We found a local place for a late lunch. I ate the staple Mexican dish of chicken, rice and beans whilst Dave had another local favourite prawn cerviche. We wandered around the Mayan Museum which was pretty impressive and then along the avenue of heroes down to the sea front where a tatty funfair for kids was closed up and a few meager street vendors sold unappetizing fried foods. 5 young people we practicing their marching band drums and the harsh rat-a-tat of sticks on skins echoed around the buildings in the sea front plaza. Walking back to our hotel we noticed that the only places open other than a few small convenience shops were the shoe shops, or ‘zapaterias’. Mexicans seem to be obsessed with shoes.

Nervous about the border crossings as we hadn’t had our Mexican tourist card stamped in advance, we took a 20 minute taxi drive to the border with Belize to check out the situation with the frontier immigration. Army trucks with soldiers holding huge guns were driving around; but they were so smiley it was hard to be intimidated. It’s supposedly $20 to get your tourist card stamped before you leave Mexico and another $10 to be allowed to keep it in case you are coming back in to the country within the allocated 180 days they give you at first entry. One of the guys was the friendliest immigration person we’ve ever met but confusingly took us to a window where another immigration officer stamped our passports as leaving Mexico today when in fact we were going early next morning. After trying to explain in our awful grasp of Spanish they told us to come back the next morning.

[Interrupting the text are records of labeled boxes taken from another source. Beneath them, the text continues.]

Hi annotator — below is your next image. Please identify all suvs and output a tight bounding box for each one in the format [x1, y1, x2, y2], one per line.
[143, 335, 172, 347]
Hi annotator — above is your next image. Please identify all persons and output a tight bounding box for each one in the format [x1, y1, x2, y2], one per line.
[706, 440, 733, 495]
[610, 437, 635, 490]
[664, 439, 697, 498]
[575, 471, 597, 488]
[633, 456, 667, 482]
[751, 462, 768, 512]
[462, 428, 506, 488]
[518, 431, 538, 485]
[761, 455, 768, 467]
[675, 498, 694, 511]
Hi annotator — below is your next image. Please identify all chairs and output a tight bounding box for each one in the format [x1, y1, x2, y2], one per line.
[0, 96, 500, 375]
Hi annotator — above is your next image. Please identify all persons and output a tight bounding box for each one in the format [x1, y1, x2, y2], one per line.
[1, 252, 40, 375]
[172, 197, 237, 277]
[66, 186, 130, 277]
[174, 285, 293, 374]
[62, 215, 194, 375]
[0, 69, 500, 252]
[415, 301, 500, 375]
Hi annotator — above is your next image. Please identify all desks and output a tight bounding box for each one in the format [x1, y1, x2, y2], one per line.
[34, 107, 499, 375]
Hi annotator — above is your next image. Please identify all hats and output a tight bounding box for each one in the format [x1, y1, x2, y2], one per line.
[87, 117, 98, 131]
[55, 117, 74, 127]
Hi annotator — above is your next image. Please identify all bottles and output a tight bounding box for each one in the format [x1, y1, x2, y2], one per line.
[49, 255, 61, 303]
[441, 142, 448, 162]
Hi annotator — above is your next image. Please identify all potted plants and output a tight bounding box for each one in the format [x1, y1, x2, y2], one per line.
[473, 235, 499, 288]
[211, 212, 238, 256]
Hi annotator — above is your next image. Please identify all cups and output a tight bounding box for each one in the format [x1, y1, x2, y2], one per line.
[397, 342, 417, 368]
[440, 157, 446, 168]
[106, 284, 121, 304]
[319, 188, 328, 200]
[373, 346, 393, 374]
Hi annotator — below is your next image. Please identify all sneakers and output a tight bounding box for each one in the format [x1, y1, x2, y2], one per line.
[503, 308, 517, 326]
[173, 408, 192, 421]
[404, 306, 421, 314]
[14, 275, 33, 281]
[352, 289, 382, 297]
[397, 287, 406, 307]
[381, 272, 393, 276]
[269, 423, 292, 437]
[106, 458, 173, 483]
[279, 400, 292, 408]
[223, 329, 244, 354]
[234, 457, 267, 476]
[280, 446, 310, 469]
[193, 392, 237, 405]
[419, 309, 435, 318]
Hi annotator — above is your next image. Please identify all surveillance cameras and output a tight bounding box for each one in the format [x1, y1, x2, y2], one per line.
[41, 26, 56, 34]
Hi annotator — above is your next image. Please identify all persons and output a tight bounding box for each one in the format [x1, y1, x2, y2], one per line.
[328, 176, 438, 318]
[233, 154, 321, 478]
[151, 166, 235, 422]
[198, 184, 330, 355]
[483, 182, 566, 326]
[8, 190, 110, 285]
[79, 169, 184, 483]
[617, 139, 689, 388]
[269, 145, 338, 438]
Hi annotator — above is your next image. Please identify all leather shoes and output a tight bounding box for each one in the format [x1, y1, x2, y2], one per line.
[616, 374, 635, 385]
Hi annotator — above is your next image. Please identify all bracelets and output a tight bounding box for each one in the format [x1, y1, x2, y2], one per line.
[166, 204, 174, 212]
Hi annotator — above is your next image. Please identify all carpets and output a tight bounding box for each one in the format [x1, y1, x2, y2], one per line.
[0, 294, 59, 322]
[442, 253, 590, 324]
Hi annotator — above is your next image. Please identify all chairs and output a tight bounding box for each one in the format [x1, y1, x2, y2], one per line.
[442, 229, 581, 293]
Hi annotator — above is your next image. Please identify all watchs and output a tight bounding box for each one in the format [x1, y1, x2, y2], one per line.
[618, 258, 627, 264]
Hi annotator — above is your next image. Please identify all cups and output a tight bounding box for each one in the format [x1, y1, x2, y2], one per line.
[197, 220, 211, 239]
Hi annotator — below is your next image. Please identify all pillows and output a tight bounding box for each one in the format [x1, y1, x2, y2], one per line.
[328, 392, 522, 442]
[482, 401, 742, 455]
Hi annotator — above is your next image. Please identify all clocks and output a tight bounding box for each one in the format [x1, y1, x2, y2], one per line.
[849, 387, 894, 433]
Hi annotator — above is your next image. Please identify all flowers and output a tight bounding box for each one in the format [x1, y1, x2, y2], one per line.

We tried to sleep in our cell like room but the persistent barking of several local dogs and the heavy accents of people on the stairwells meant a night tossing and turning in the heat as the wobbling plastic fan attempted feebly to cool the room.

We had to get up at 4.30am to be at the bus station for 5.30am to buy a bus ticket for Flores in Guatemala; for some reason we weren’t allowed to buy one in advance.